Given text —
------------------------------------------------------------------------

Well, by the way do you know some site where I can post "hackers" ip adresses to? That should be great! I really want to get those evil hackers reported!


----------



## Resolution (Sep 17, 2005)

There are no "ICMP ports" like there are with TCP or UDP. ICMP works on a different layer of the OSI Model. 

You shouldn't block all ICMP or you can cause some network problems. If you must block ICMP, then block it by "type". Here is a list of ICMP types. If your firewall is worth it's weight in gold, then it should be able to block ICMP types.

To prevent people from pinging you, you should block ICMP type 8 (echo request) inbound, *or* ICMP type 0 (echo reply) outbound.


----------



## Zerk.Antihacker (Dec 19, 2005)

Resolution that sounds really great and that would solve my problem 
But how do I do it?


----------



## Zerk.Antihacker (Dec 19, 2005)

Well I have tried to fix some now.
I have closed ICMP ports for both "Office, Default, Home and Away"(My firewall got options for Office, Home, Away and Default).

------------------------------------------------------------------------

Data shown —

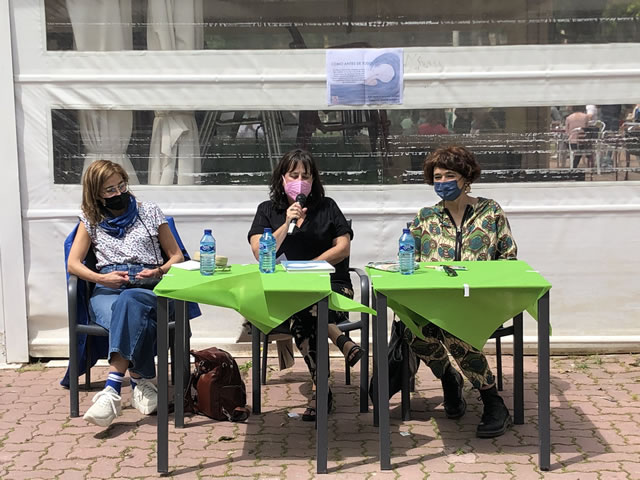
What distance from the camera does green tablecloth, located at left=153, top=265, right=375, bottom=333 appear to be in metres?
3.84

------------------------------------------------------------------------

Problem 1 — In the forum thread, which ICMP type should be blocked inbound to keep people from pinging you?
Problem 2 — Copy everything in the forum thread from "Resolution that sounds" down to "fix some now.".

Task output 1 — ICMP type 8 (echo request)

Task output 2 —
Resolution that sounds really great and that would solve my problem 
But how do I do it?


----------



## Zerk.Antihacker (Dec 19, 2005)

Well I have tried to fix some now.